▶ [Your instructions]: In the rows below, turn the part that opens with the line containing "Of green canopy" and closes with the line containing "464 centimetres" into a numbered list, omitting blank lines.

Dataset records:

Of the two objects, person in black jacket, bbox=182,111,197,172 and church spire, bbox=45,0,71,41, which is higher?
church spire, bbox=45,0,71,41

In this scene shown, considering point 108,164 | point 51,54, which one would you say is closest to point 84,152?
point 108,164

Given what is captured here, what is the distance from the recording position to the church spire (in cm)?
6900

* * *

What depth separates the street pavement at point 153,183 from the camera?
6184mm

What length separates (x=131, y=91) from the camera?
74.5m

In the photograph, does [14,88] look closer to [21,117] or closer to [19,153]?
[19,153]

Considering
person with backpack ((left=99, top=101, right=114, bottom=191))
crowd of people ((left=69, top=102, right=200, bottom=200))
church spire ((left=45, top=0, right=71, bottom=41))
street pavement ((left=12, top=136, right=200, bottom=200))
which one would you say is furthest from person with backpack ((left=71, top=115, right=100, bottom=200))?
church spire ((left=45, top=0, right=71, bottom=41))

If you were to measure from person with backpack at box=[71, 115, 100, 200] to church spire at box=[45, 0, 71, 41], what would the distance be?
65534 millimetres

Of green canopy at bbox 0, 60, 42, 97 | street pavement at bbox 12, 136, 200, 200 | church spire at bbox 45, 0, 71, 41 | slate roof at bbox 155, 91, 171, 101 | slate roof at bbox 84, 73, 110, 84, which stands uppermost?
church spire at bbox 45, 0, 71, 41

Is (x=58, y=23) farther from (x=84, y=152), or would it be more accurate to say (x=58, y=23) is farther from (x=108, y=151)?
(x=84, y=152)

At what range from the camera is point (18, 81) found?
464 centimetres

▶ [Complete response]:
1. Of green canopy at bbox 0, 60, 42, 97 | street pavement at bbox 12, 136, 200, 200 | church spire at bbox 45, 0, 71, 41 | slate roof at bbox 155, 91, 171, 101 | slate roof at bbox 84, 73, 110, 84, which stands uppermost?
2. church spire at bbox 45, 0, 71, 41
3. Is (x=58, y=23) farther from (x=84, y=152), or would it be more accurate to say (x=58, y=23) is farther from (x=108, y=151)?
4. (x=84, y=152)
5. At what range from the camera is point (18, 81) found?
6. 464 centimetres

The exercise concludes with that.